Wow, he sure is one gorgeous boy. I've never met a Newfie in person and hope to one day. I would love to cuddle with him.


----------



## GoldenJoyx'stwo (Feb 25, 2007)

goldenluver said:


> Wow, he sure is one gorgeous boy. I've never met a Newfie in person and hope to one day. I would love to cuddle with him.


Make sure you have a towel!


----------



## AtticusJordie (Aug 15, 2006)

Cole is one beautiful (BIG) pup! Newfs are such beautiful dogs.

Congrats!

SJ


----------



## Goldensrule (Jan 11, 2009)

He is gorgeous!


----------



## nellie'smom (Dec 27, 2007)

Oh my dream dog!  Cole is so gorgeous! Just love him!


----------



## Oaklys Dad (Dec 28, 2005)

I love your baby Cole.

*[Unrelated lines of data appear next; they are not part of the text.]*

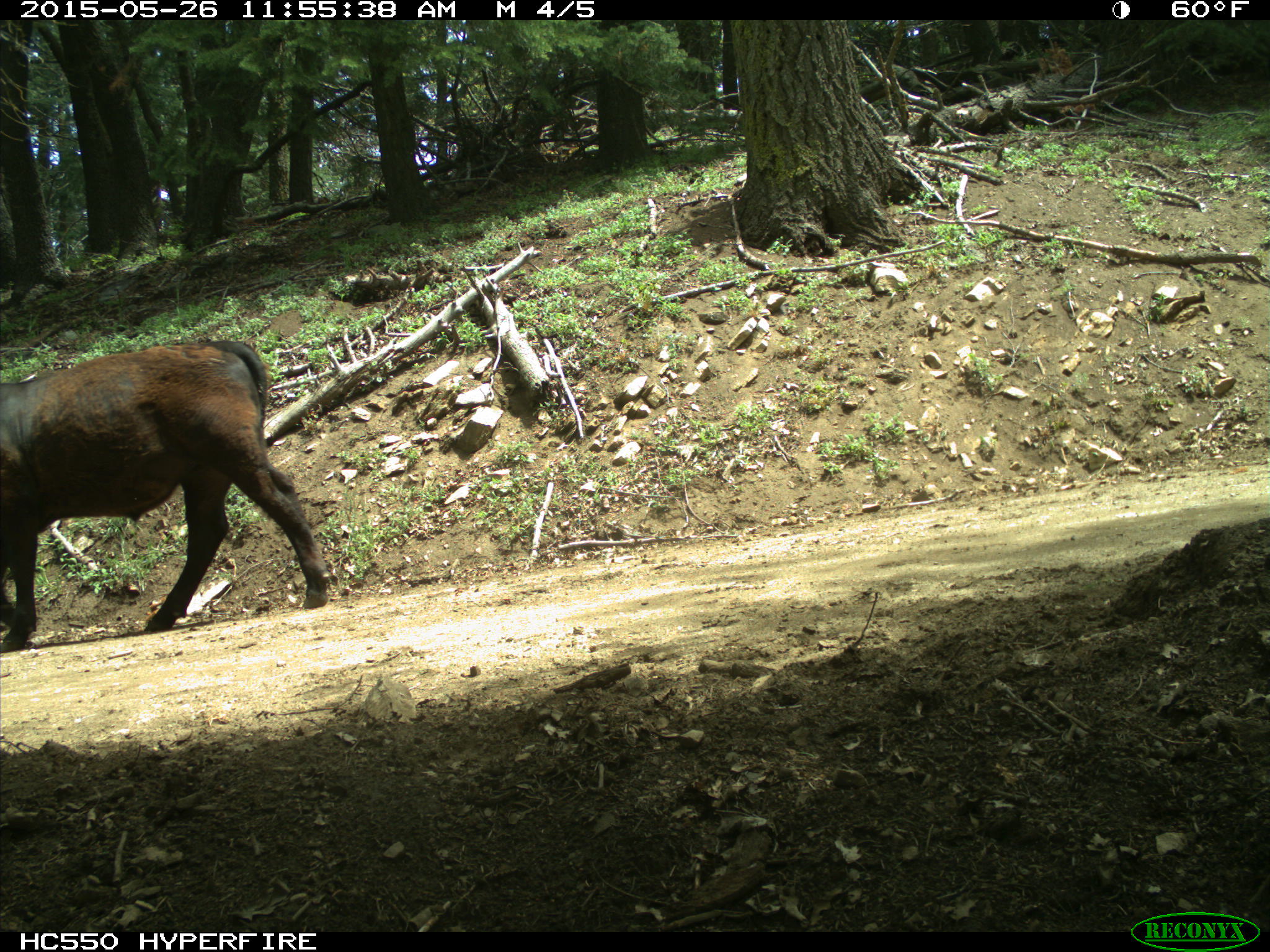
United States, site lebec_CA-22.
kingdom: Animalia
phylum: Chordata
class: Mammalia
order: Artiodactyla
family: Bovidae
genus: Bos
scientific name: Bos taurus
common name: domestic cow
Bos taurus (domestic cow).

He is one magestic looking boy.


----------



## Pointgold (Jun 6, 2007)

I loved him as a baby, and even at a "difficult" age, he is impressive. (And of course, I love his name - he shares it with my oldest son. )


----------



## Tailer'sFolks (Feb 27, 2007)

Impressive Indeed! Baby Cole is Stunning! Keep the pictures coming, Please!


----------



## Ardeagold (Feb 26, 2007)

> Now just looking at his picture I was wondering if there is any significant differences between Newfies in the UK and the US (like we see in Goldens) I only wonder because the size of his head looks bigger to what I have seen in Newfies over here


I'm not sure. His lines are European ... from Switzerland. Both of his parents are from Switzerland. http://www.fairweathers.ch/en/home/about_us.html

His sire and dam were both brought here as puppies. The sire now lives in Canada, the dam in Illinois (with Cole's breeder).

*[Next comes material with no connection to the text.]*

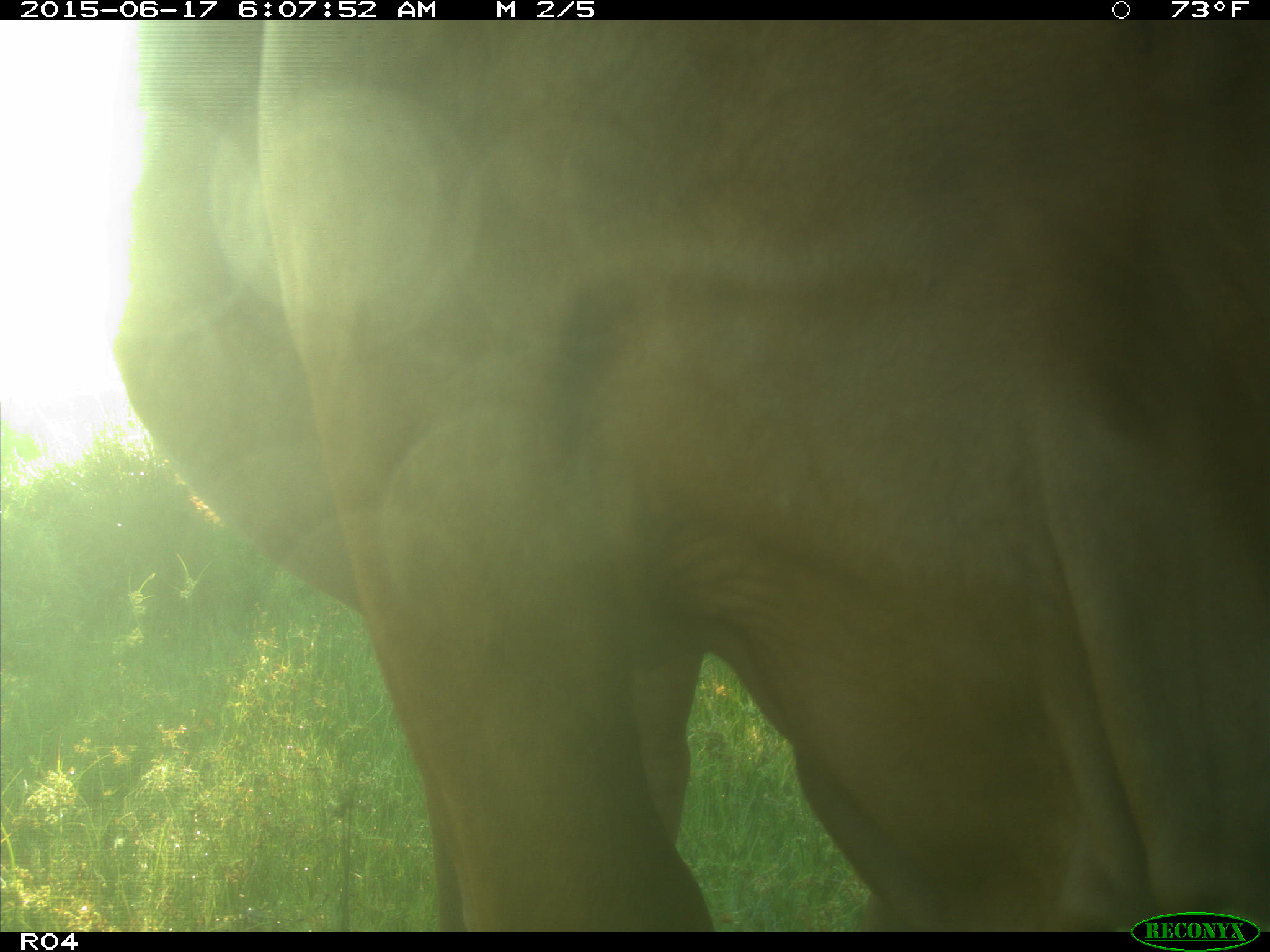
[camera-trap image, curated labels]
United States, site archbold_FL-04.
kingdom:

Fairweather Newfs have a distinct look. You *know* them when you see them (it's the eyes and expression). Yet they're similar overall to most of the show lines around the world. They (Fairweather) have intermingled with Pouch Cove ... which is a line out of the US (New Jersey). 

The Westminster winner in '04 was a Pouch Cove dog ... Josh (Darbydale's All Rise Pouch Cove) and if you look at him, you can see the similarities. (And you can also see how much bulk and maturity Cole still needs to grow into) This is the Westminster Video from Josh's win:

http://www.youtube.com/watch?v=UcDIgPHuIjY


The key to the "look" is the lineage. Perhaps what you've seen is more of the "old style" Newf? Totally different head.


----------



## T&T (Feb 28, 2008)

AWWW ... I'M IN LOVE !!!


----------



## sammydog (Aug 23, 2008)

What a handsome guy! It's hard to imagine him bulking up, he is a big boy! Wow!


----------



## *~Pry&Kasper~* (Dec 25, 2008)

:awwwww what a big fuzzball lol


----------



## hgatesy (Feb 14, 2007)

I love him! I love him! I always show DH your pictures... and he just shakes his head, smiles and says "no". As in... "no we are not getting one!" 

So thanks for sharing your pics... I always look for them, and I always check out your website to admire everyone!


----------



## Swanolck (Jan 17, 2007)

Finally had some time today to go through all the posts. I love, love Cole!!! He is gorgeous! He expressions are priceless! I can't wait until we have one of our own!! :crossfing

Thanks for posting the link of the show. I loved it when Josh was "talking" to everyone after he won!!


----------



## HovawartMom (Aug 10, 2006)

He's a gorgeous boy but prefer his pictures when he's active!.


----------



## beargroomer (Jan 2, 2008)

So handsome! Love the expression in the first picture.


----------



## Carmen (Jun 2, 2008)

He's gorgeous. Got such a lovely head.


----------



## mist (Jun 23, 2007)

oh be still my heart, he is totally adorable


----------



## cmichele (Jan 16, 2009)

Holy cow! Big baby! He's gorgeous.


----------



## Miss Happy (Dec 22, 2007)

He's a "big" boy. Thanks for showing the video of Josh - if Cole grows like Josh, he will be pawsome.


----------



## Ardeagold (Feb 26, 2007)

> Thanks for posting the link of the show. I loved it when Josh was "talking" to everyone after he won!!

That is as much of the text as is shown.